Metta wants to know if you can nominate yourself if you win the diamond veto –
Nobody better nominate Orwell
but that’s a moot point, because America chose VIP veto! “Which one is that?” says Metta, speaking for us all. Julie explains again, s-l-o-w-l-y, that this means the winner can use the veto power twice if they choose.
Yeah, all our minds are totally blown
Since it’s a live veto comp, I bet it’ll be an extra exciting one!
Or assembling a puzzle, whatever
Minutes stretch into hours, days and weeks drift by, all to a pseudo-techno dance tune punctuated by the sound of frustrated clattering and Grandmark cheering everyone on. After what feels like years, Omarosa gets her puzzle assembled – but so does Ross and he makes it back to the button first!
Ross has to think fast and decide how to use the veto, because the time is now. He uses the first veto on himself, forcing Omarosa to come up with a replacement nominee. Will she put up Ari? James? Who is the strongest competitor?
Ross declines to use the second veto – so like, great twist CBS! Also, why did Metta sign up for this if he can’t be away from his wife for two weeks? I love him, but come on.
Final speech time! Metta takes the opportunity to say thanks for the chance to be in the house and gives Shannon – his favorite Shannon – a shoutout. How will Brandi ever top that?

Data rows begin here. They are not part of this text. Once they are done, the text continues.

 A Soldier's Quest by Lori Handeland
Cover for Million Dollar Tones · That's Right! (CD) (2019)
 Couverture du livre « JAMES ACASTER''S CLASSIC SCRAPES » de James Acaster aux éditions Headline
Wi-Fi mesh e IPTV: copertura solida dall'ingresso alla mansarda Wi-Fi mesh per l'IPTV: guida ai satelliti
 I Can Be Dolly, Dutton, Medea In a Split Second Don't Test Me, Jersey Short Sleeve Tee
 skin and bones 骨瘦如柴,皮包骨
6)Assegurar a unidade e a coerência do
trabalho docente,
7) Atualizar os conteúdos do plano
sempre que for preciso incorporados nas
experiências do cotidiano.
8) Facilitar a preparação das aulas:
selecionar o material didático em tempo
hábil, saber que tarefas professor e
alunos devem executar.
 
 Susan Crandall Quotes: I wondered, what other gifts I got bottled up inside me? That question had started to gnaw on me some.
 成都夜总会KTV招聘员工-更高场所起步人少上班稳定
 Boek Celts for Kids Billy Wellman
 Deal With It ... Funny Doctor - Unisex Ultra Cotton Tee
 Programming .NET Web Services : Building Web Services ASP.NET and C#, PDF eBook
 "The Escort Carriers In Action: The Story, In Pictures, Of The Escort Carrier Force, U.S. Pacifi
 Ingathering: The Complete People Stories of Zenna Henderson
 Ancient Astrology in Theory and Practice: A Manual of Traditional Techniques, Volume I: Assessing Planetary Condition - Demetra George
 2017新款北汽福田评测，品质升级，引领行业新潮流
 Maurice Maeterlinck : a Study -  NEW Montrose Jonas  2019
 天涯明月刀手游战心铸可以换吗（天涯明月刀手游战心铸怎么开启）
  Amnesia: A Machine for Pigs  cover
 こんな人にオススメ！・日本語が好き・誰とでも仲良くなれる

The vote is unanimously for Metta – I’m glad he is finally free of this strange show he somehow stumbled into and never understood, but I’m also sad to see him go. Exit interview!
Julie, dumfounded, asks Metta if he’s aware there are only 6 days left. True to form, he non-answers that question by just talking about his family. Oh, and this:
Just call me ceresical
Next Julie wants to know who Metta would like to see win.
“I love Shannon”
Since Shannon isn’t technically an option, Metta’s winner pic is Ross (although it really sounds like he’s saying “Russ”).
Alright guys! Seven celebrities left, four episodes to go, and Wednesday is a double eviction! Fingers crossed it’s somehow Omarosa and Omarosa – see you then!